Dar sokakları ve içinde yürürken karşımıza Onufri Müzesi çıkıyor. Müze ismini 16. yüzyılda yaşamış olan ünlü Arnavut ressam Onufri'den alıyor. Bu müzede sergilenen ikonların ressamları, Onufri, Onufri’nin oğlu Nikolla, Onufer Qiprioti, David Selenica ve Kostantin Shpataraku. Müze Berat kentinin Bizans döneminden sonraki dönem mimarlığını temsil eden bir bina.



Bu müze 27 şubat 1986 tarihinde açılmış. Bu müzenin bulunduğu bina, Berat kentinin bizans döneminden sonra mimarlığı temsil eden bir bina. Müzede yılda sadece bir kere ayin düzenleniyor. İlk gelişimde burada bir hıristiyan çiftin de nikahını törenini izlemiştim.


Berat yapıları itibariyle tipik bir Osmanlı şehri. Osmanlı 1444 yılında 1. Murat döneminde burayı ele geçirmiş. Ahmet Kurt Paşa uzun yıllar burayı yönetmiş. Şehirde, Ahmet Kurt paşanın yaptırmış olduğu Paşa Sarayı, bir Halveti tekkesi, karşısında da Padişah Camisi var. Bunlar aynı avlu içinde yer alıyor. Resimde Halveti tekkesi.

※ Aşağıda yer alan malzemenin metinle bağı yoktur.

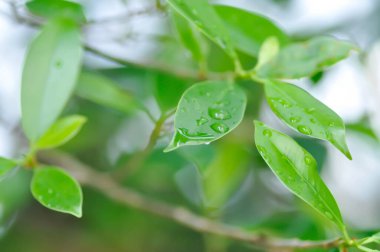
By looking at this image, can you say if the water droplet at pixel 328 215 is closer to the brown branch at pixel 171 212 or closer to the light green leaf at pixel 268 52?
the brown branch at pixel 171 212

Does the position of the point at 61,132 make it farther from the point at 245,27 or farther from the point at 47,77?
the point at 245,27

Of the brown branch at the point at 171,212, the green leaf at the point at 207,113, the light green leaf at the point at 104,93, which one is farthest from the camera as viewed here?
the light green leaf at the point at 104,93

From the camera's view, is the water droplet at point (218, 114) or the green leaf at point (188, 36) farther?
the green leaf at point (188, 36)

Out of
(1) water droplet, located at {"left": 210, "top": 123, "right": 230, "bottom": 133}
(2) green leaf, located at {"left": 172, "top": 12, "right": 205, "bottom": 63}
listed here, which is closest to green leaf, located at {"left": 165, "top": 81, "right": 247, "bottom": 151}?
(1) water droplet, located at {"left": 210, "top": 123, "right": 230, "bottom": 133}

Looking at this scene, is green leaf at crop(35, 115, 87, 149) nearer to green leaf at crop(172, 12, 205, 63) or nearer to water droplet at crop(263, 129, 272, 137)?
green leaf at crop(172, 12, 205, 63)

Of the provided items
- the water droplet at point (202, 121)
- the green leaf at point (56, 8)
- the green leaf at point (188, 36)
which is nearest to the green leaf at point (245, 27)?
the green leaf at point (188, 36)

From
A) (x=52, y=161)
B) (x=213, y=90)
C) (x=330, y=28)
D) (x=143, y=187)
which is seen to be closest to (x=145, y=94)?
(x=52, y=161)
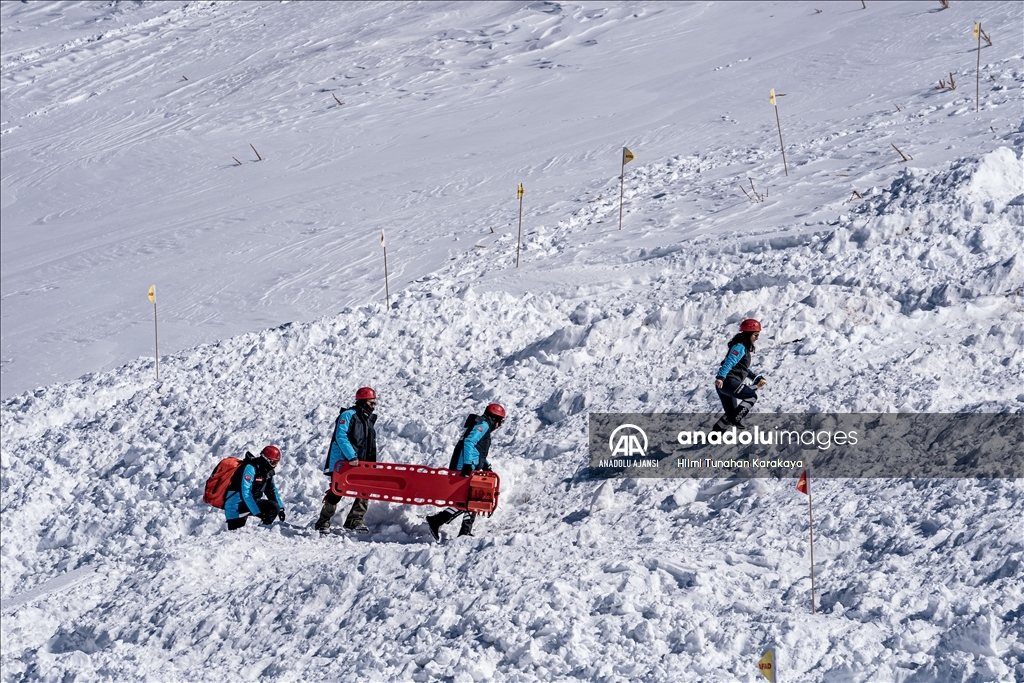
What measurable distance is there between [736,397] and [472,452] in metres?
2.51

Paşa Sarayı şehir merkezinde bulunuyor. Sarayı yaptıran Ahmet Kurt Paşa, Berat'ı ve o bölgeyi buradan yönetemiş.  Bu saray ne yazık ki, şimdi bakımsız bir halde duruyor.


Şehrin girişinde Bekarlar Camisi bulunuyor. Cami 1826 yılında inşa edilmiş ve adını şehri 24 saat bekleyen  şehrin erkek savunuculardan dolayı almış. Bu erkekler hiç evlenmezler, sürekli şehrin girişinde kenti korur ve orada yaşarlarmış. İlginç değil mi? 

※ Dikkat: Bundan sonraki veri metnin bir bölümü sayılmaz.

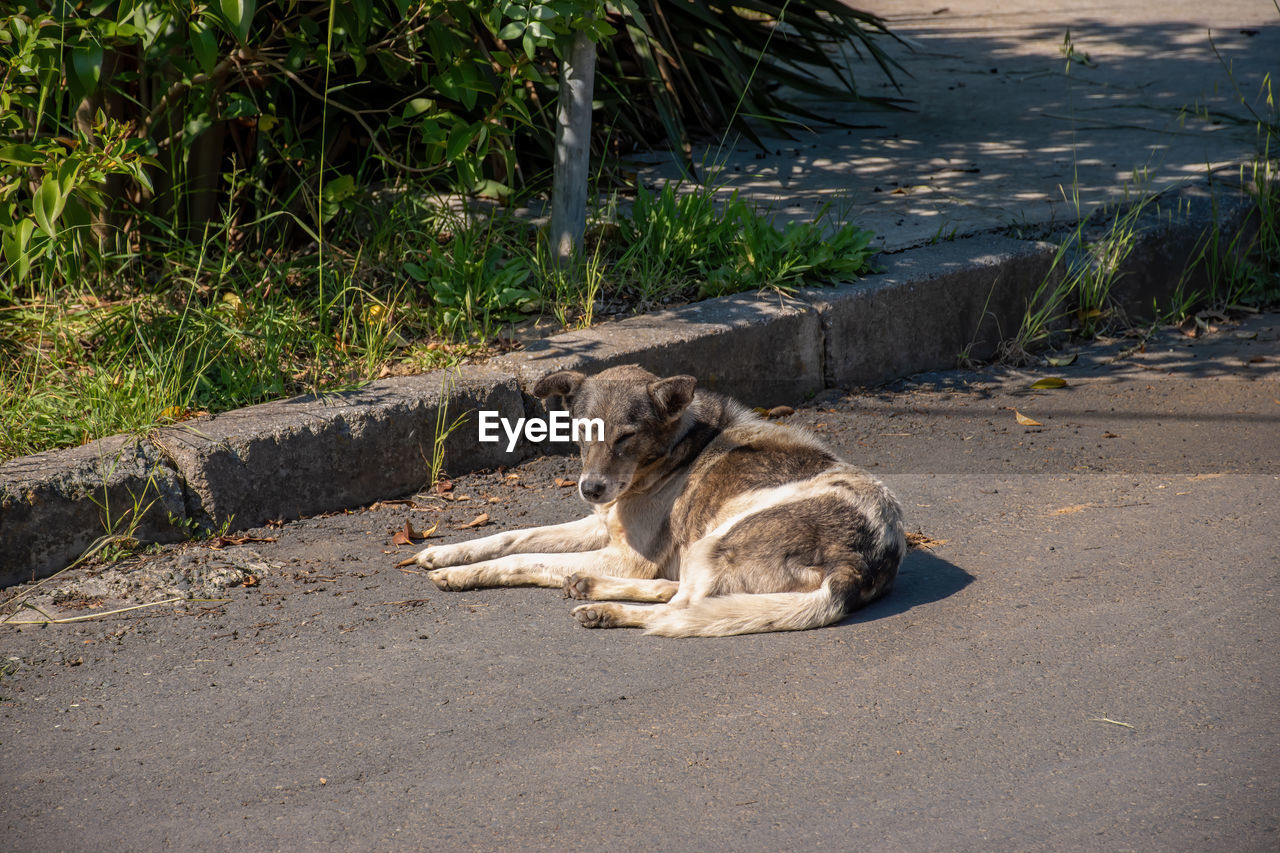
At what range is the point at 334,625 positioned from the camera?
12.3 ft

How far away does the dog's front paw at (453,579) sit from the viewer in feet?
13.3

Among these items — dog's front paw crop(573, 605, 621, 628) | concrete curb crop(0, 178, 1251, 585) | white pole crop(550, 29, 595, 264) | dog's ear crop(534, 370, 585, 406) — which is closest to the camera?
dog's front paw crop(573, 605, 621, 628)

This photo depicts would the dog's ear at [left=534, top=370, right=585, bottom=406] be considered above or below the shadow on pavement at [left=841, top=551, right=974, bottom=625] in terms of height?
above

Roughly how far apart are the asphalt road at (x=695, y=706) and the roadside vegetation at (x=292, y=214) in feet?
3.37

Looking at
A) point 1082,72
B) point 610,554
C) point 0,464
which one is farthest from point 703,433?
point 1082,72

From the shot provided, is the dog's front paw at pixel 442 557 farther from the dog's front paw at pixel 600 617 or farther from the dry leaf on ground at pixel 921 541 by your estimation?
the dry leaf on ground at pixel 921 541

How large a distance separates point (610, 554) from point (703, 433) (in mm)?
561

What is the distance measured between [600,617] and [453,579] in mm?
610

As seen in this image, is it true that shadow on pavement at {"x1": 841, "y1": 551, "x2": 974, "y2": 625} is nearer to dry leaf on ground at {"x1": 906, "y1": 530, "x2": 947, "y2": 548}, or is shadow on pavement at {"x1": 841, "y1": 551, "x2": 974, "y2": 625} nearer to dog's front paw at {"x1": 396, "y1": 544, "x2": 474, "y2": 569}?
dry leaf on ground at {"x1": 906, "y1": 530, "x2": 947, "y2": 548}

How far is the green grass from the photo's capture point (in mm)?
4738

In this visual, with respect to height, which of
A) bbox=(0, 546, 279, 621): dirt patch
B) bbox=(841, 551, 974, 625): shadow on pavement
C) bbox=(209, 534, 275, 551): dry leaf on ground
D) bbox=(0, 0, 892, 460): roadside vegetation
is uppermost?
bbox=(0, 0, 892, 460): roadside vegetation

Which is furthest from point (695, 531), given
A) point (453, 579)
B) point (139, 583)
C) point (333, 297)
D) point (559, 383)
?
point (333, 297)

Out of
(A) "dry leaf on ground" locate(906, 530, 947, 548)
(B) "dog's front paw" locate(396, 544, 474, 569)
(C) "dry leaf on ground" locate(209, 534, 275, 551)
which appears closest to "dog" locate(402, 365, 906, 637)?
(B) "dog's front paw" locate(396, 544, 474, 569)

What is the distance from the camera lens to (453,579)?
13.3 feet
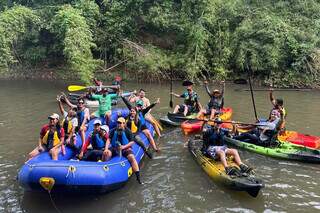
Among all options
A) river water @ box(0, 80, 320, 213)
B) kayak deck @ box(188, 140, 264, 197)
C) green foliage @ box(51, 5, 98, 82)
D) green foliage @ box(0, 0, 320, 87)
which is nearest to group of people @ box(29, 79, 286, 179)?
kayak deck @ box(188, 140, 264, 197)

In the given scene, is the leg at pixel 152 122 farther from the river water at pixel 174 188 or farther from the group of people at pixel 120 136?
the river water at pixel 174 188

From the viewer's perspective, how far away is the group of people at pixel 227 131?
8266 mm

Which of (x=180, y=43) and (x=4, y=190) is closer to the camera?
(x=4, y=190)

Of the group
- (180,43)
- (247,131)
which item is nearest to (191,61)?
(180,43)

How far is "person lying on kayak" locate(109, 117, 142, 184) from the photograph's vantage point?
8031 mm

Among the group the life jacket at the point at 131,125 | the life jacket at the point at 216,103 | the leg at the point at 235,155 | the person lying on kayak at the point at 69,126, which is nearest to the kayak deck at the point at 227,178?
the leg at the point at 235,155

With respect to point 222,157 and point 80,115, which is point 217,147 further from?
point 80,115

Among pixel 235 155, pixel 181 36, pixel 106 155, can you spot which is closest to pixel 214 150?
pixel 235 155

Yine şehrin merkezinde, Osmanlılar'ın, Arnavutluğa ilk geldiği dönemde, müslümanlığı kabul eden ve adını Ahmet olarak değiştiren Arnavut lordunun yaptırmış olduğu, Önder Camisi bulunuyor. Ahmet Paşa bu caminin çevresine medrese, pazar, hamam gibi yapılar yapmasına karşın şu anda sadece camii ayakta kalmış. 





Berat'ta dinlerarası hoşgörüyü de yakalayabiliyorsunuz. Şehrin merkezinde bir tarafta cami diğer tarafta kilise bulunuyor. Ortadoğuda müslümanların birbirini boğazladığını düşünürseniz, burada farklı dilere mensup kişiler barış içinde yaşayabiliyorlar.

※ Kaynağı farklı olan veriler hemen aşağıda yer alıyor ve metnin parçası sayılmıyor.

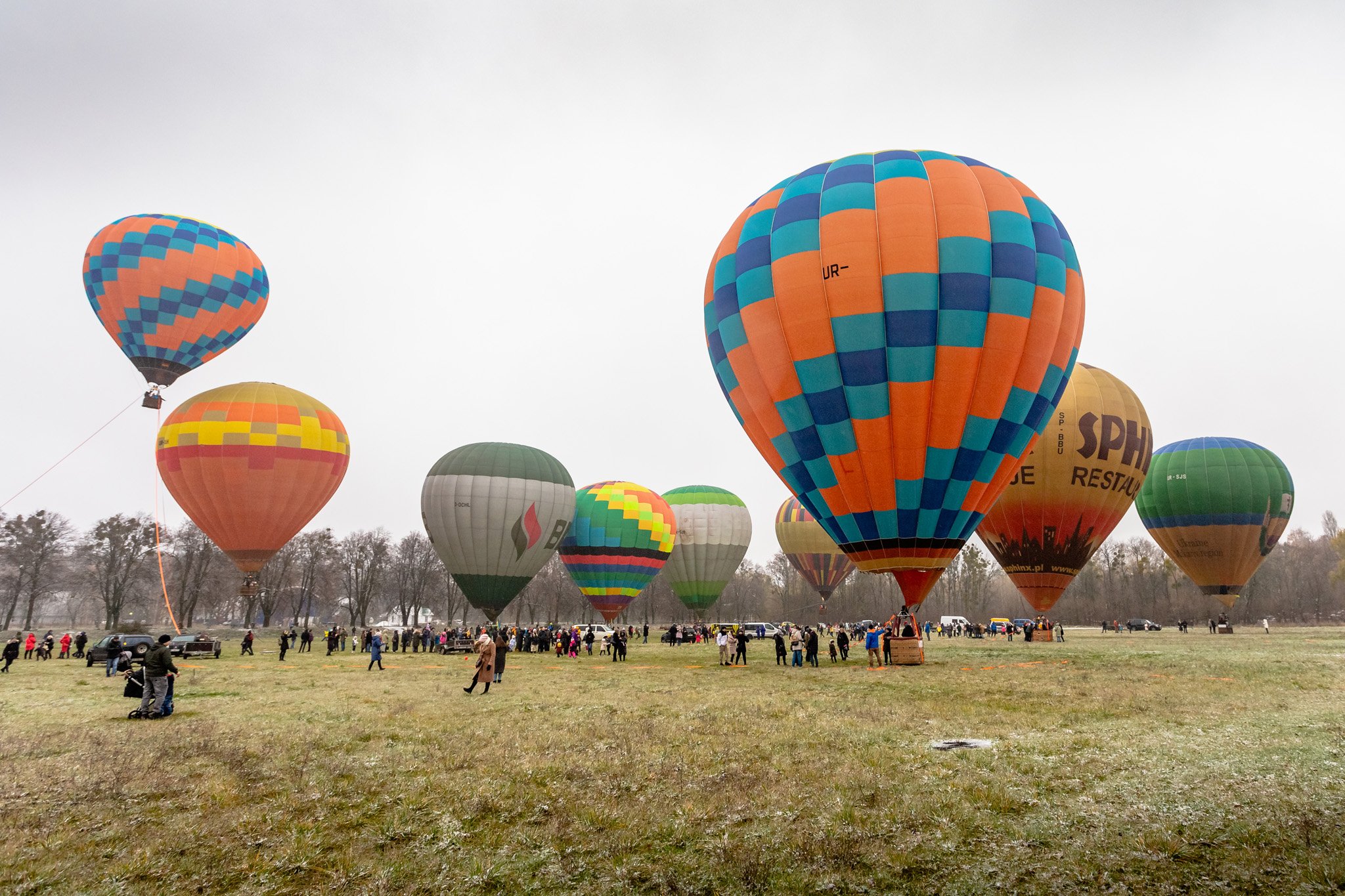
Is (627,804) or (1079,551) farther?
(1079,551)

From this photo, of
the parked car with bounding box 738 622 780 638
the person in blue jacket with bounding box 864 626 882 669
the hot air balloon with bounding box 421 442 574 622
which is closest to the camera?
the person in blue jacket with bounding box 864 626 882 669

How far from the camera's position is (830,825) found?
5.91 m

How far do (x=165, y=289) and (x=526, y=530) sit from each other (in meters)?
18.6

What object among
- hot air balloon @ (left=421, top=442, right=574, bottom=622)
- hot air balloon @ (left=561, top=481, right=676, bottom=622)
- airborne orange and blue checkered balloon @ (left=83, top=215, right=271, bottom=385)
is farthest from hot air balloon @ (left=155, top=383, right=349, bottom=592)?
hot air balloon @ (left=561, top=481, right=676, bottom=622)

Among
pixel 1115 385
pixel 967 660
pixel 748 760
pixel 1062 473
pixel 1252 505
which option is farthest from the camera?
pixel 1252 505

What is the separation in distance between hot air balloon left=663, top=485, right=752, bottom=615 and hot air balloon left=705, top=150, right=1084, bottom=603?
31.9m

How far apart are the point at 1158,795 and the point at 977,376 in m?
12.3

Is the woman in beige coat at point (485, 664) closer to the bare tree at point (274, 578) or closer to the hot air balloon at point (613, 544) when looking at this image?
the hot air balloon at point (613, 544)

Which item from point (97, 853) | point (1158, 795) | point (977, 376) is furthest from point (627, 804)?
point (977, 376)

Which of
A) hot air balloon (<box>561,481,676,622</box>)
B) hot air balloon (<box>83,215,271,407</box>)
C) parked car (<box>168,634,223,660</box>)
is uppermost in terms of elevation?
hot air balloon (<box>83,215,271,407</box>)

Berat'ın bir bölümünde gezerken çok benzediği için kendimi Safranbolu'da zannediyorum.


Berat'ın bir de üniversitesi var, binayı görünce kendimi Washington'da parlamento sarayı karşısında zannettim. Çok heybetli bir bina, böyle bir mimariyi neden tercih ettiklerini de doğrusu merak ettim. 


Berat'ta kaldığımız Hostel Vila 3' den  söz etmeden geçemeyeceğim. Bir kere çok temiz bir aile evi gibiydi. Sahipleri çok harika insanlar. Kızları harika İngilizce  konuşuyor. Hepsi doğal ürünlerden hazırladıkları kahvaltı muhteşemdi. Burada yediğimiz keçi peyniri, kaşar peyniri ve tereyağı çok lezzetliydi. Bu ürünlerden almak için, onların da yardımıyla 20 km. mesafedeki bir köye gidip oradan aldım ve Türkiye'ye getirdim. Berat'a gideceklere barınmayı burada yapmalarını öneririm.

Adres: Ruga Bayram Lila. Tel: +356 68649 66 07

Berat, Arnavutluğa gitmeyi planlayanların mutlaka görmesi gereken bir kent olduğunu düşünüyorum.


İYİ SEYAHATLER

     

1 yorum:

Unknown dedi ki...

çok güzel anlatmışsınız emeğinize sağlık arnavutluğu hep transit geçtim ama sizden edindiğim kadarıyla mutlaka gezilmeli teşekkürler.